Three years after reading this, I'm still pissed off about it. It was educational, but not about not shopping or our consumer culture; rather, it perfectly encapsulates a specific overprivileged mindset. The idea is fascinating. The book is also fascinating, but only in the way a trainwreck is; the author announces she's only buying necessities, then decrees that everything is a necessity - the New York Times! Expensive haircuts! Basically, she spends the year not buying new clothes or dinners out. (And she manages to save $8000, which - wow, I do not spend 8k a year on new clothes and dinners out.)That's problematic enough - seriously, I know people who never in their lives have bought even half the things she declared as essential; I know people who live on what she spends on dinners out and clothing in a year - but then there's the whining.
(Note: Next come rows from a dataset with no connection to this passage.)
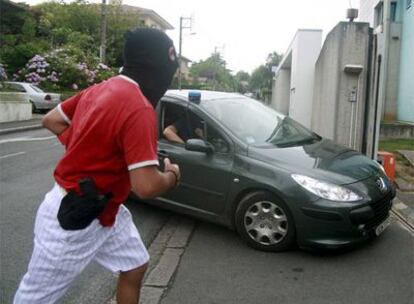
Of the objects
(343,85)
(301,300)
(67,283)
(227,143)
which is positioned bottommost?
(301,300)

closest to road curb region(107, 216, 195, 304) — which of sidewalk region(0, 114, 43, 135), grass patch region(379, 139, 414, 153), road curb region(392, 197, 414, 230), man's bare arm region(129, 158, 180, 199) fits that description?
man's bare arm region(129, 158, 180, 199)

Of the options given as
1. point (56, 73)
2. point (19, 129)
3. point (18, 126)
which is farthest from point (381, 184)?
point (56, 73)

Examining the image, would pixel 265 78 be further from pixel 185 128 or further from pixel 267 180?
pixel 267 180

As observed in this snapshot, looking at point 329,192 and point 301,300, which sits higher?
point 329,192

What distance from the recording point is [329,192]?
4.73 m

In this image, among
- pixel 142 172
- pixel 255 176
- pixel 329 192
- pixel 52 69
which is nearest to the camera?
pixel 142 172

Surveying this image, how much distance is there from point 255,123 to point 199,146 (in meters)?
0.91

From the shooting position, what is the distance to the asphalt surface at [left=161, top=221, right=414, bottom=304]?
4.03 metres

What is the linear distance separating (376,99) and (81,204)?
8.06 m

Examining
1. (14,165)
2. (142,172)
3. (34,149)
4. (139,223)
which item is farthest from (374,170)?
(34,149)

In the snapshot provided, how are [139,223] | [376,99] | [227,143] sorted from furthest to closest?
[376,99], [139,223], [227,143]

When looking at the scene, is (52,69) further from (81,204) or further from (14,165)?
(81,204)

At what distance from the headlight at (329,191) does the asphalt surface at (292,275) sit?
23.2 inches

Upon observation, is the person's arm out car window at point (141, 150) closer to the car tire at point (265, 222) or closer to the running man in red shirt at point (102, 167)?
the running man in red shirt at point (102, 167)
Levine considers herself wildly underprivileged despite her two homes and three cars and new wardrobe every year, and she dedicates a lot of this book to explaining a) how she might look privileged, but she's not, because - she has to live in New York City (part of the time)! She'll die without real culture! (Which she refuses to pay for, and whines that the government should pay for, demonstrating a fascinating failure to understand where the government gets its money.) She has to have expensive clothes and glasses! They're part of her style and identity! I just - especially now, thinking about how many of my friends have lost their jobs, and how they're really not buying it this year - I am so frustrated by this book that I could spit. I would like to see a person like Levine genuinely deconstruct her spending habits - force herself to stick to a tight budget, force herself to evaluate each item she spends. But she didn't have the guts to do it, and I'm only glad I didn't buy her book.